Page extract:
"""

As I suggested earlier, some organizations faced with this scenario came up with a mitigating work-around: they created an archive table for the problematic base table, and moved "old and cold" (but still current, and occasionally retrieved) rows from the base to the archive table (and continued that movement as newer rows eventually became unpopular due to age). They also modified code for transactions that needed to retrieve even unpopular rows, so that the programs would issue SELECTs against both the base and archive tables, and merge the result sets with UNION ALL. This archiving technique did serve to make programs accessing only popular rows more CPU-efficient (because those rows were concentrated in the newly-lean base table), but it introduced hassles for both DBAs and developers, and those hassles kept the solution from being more widely implemented.

Enter DB2 11 for z/OS, and the path to this performance-enhancing archive set-up got much smoother. Now, it's this easy:
  1. A DBA creates an archive table that will be associated with a certain base table. Creation of the archive table could be through a CREATE TABLE xxx LIKE yyy, statement, but in any case the archive table needs to have the same column layout as the base table.

"""

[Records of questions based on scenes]

"""

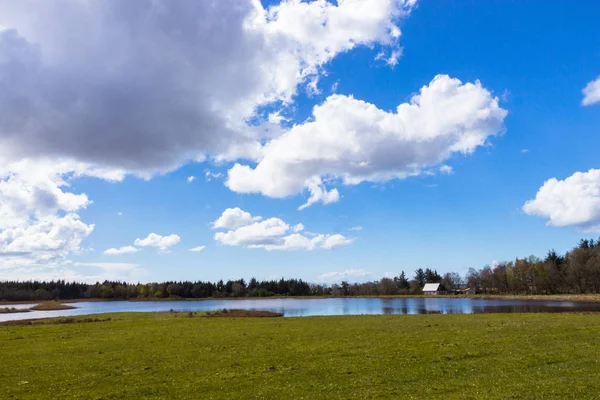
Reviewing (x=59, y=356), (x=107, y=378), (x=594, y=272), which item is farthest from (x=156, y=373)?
(x=594, y=272)

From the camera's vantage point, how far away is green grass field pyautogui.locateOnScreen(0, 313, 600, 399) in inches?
703

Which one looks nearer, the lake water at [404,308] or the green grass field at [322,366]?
the green grass field at [322,366]

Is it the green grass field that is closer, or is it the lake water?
the green grass field

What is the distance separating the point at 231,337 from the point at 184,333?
7.41 meters

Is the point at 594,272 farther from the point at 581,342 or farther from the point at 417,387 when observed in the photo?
the point at 417,387

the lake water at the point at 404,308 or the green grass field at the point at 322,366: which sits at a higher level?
the green grass field at the point at 322,366

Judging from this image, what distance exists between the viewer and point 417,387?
17922 millimetres

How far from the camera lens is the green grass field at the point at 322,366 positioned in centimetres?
1784

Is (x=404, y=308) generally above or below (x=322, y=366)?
below

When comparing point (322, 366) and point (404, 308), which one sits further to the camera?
point (404, 308)

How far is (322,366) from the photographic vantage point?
22.8 metres

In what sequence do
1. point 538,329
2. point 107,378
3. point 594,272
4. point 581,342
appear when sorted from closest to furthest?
point 107,378 < point 581,342 < point 538,329 < point 594,272

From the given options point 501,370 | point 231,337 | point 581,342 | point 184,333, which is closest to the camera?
point 501,370

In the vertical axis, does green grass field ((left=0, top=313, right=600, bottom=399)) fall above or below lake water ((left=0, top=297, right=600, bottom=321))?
above
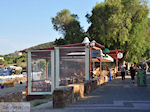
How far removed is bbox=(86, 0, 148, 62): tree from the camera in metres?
32.1

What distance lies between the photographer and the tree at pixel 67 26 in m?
41.1

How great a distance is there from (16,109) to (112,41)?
27.0 meters

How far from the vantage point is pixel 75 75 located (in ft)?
44.4

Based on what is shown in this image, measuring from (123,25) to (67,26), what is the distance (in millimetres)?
13782

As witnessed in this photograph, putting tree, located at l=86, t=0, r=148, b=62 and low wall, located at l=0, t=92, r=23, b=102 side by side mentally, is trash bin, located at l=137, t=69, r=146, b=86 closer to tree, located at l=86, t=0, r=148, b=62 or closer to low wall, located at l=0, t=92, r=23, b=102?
low wall, located at l=0, t=92, r=23, b=102

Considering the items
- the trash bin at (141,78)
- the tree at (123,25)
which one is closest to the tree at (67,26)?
the tree at (123,25)

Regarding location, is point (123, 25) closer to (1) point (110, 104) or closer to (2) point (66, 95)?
(1) point (110, 104)

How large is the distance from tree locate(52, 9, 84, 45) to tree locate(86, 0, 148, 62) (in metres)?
6.81

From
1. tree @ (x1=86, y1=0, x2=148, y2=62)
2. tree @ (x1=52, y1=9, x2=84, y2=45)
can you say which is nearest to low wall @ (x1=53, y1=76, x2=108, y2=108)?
tree @ (x1=86, y1=0, x2=148, y2=62)

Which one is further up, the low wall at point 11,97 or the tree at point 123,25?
the tree at point 123,25

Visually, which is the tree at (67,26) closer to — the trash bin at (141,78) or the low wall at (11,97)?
the trash bin at (141,78)

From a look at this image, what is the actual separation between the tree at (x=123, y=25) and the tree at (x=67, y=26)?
268 inches

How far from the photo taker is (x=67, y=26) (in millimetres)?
43688

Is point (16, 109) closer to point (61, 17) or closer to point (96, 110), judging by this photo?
point (96, 110)
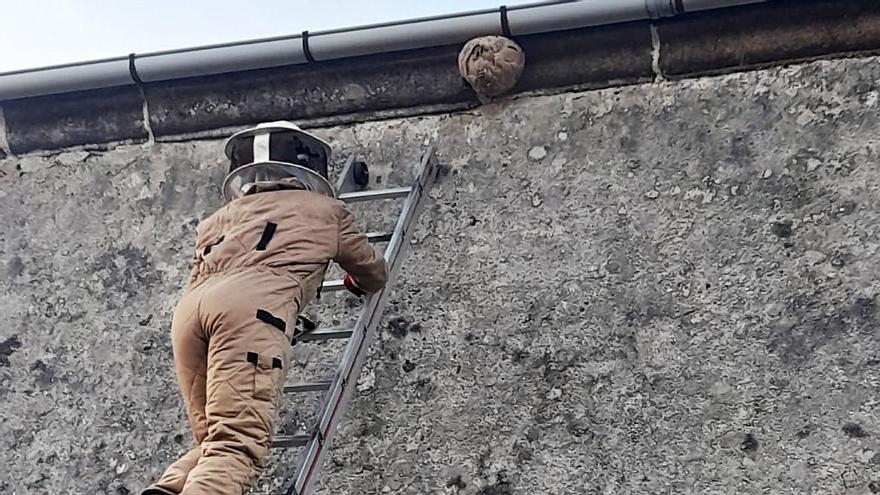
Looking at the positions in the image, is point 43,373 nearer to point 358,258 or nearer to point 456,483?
point 358,258

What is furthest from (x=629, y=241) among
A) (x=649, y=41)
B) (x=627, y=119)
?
(x=649, y=41)

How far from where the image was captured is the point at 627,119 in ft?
13.1

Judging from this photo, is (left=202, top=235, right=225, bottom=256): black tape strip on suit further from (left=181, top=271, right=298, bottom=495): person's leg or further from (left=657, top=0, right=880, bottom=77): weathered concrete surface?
(left=657, top=0, right=880, bottom=77): weathered concrete surface

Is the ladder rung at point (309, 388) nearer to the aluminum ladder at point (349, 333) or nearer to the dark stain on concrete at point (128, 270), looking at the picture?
the aluminum ladder at point (349, 333)

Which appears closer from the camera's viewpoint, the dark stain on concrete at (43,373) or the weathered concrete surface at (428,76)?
the weathered concrete surface at (428,76)

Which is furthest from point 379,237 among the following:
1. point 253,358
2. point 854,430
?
point 854,430

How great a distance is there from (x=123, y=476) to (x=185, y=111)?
1453 millimetres

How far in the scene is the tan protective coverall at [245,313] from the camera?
2.92 m

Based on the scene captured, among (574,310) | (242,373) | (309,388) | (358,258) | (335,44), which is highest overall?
(335,44)

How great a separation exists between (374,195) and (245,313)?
0.99 metres

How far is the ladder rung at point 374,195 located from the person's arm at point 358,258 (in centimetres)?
39

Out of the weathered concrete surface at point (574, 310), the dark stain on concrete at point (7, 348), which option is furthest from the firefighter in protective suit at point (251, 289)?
the dark stain on concrete at point (7, 348)

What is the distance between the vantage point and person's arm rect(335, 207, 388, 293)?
3.46 meters

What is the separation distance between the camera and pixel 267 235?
3.28m
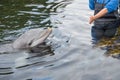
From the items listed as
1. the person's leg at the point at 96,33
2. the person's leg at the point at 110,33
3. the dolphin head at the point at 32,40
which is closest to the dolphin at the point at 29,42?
the dolphin head at the point at 32,40

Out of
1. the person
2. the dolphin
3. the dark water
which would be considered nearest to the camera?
the dark water

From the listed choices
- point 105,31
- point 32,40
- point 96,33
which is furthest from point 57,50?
point 105,31

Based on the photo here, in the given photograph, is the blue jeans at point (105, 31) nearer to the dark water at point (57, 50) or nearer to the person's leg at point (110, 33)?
the person's leg at point (110, 33)

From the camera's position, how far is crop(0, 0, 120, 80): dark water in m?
6.86

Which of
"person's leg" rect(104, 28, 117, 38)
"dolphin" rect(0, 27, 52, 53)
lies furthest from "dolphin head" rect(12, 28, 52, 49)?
"person's leg" rect(104, 28, 117, 38)

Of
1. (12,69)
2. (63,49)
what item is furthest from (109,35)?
(12,69)

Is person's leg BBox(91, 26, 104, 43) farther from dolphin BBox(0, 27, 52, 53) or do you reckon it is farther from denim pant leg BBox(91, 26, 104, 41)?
dolphin BBox(0, 27, 52, 53)

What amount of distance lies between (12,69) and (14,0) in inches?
322

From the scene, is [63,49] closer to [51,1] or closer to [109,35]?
[109,35]

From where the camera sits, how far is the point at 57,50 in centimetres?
841

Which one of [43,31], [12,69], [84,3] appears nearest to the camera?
[12,69]

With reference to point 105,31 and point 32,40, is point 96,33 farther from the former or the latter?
point 32,40

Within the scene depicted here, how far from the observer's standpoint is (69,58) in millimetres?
7789

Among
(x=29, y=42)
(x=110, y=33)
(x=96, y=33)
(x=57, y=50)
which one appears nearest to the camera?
(x=57, y=50)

"""

Set of tasks:
1. Locate every line in the records that contains the word "separation", and copy each of those lines.
2. Carry the DB2 archive-table passage forward from the point where it stops.
The DB2 archive-table passage and the records are unrelated to each other.

Expected answers:
1.
From a look at this image, what is the actual separation between the tree at (x=123, y=25) and the tree at (x=67, y=26)?
How great a separation exists between (374,195) and (245,313)?
What is the separation distance between the camera and pixel 267 235?

2.
  2. The DBA alters the base table to enable DB2-managed archiving, using the archive table mentioned in step 1, above. This is done via the new (with DB2 11) ENABLE ARCHIVE USE archive-table-name option of the ALTER TABLE statement.
  3. To move "old and cold" rows from the base table to the archive table requires only that the rows be deleted from the base table -- this thanks to a built-in global variable, provided by DB2 11, called SYSIBMADM.MOVE_TO_ARCHIVE. When a program sets the value of this global variable to 'Y' and subsequently deletes a row from an archive-enabled base table, that row will be moved from the base table to its associated archive table. In other words, the "mover" program just has to delete to-be-moved rows from the base table -- it doesn't have to insert a copy of the deleted row into the archive table because DB2 takes care of that when, as mentioned, the global variable SYSIBMADM.MOVE_TO_ARCHIVE is set to 'Y'. If you want the "mover" program to be able to insert rows into the base table and update existing rows in the base table, as well as delete base table rows (which then get moved by DB2 to the archive table), have that program set SYSIBMADM.MOVE_TO_ARCHIVE to 'E' instead of 'Y'. And note that the value of SYSIBMADM.MOVE_TO_ARCHIVE, or of any DB2 global variable, for that matter, has effect for a given thread (i.e., a given session). Some people take the word "global" in "global variable" the wrong way, thinking that it is global in scope, like a ZPARM parameter. Nope. "Global" here means that a global variable is globally available within a DB2 subsystem (i.e., any program can use a given built-in or a user-created global variable). It affects only the session in which it is set.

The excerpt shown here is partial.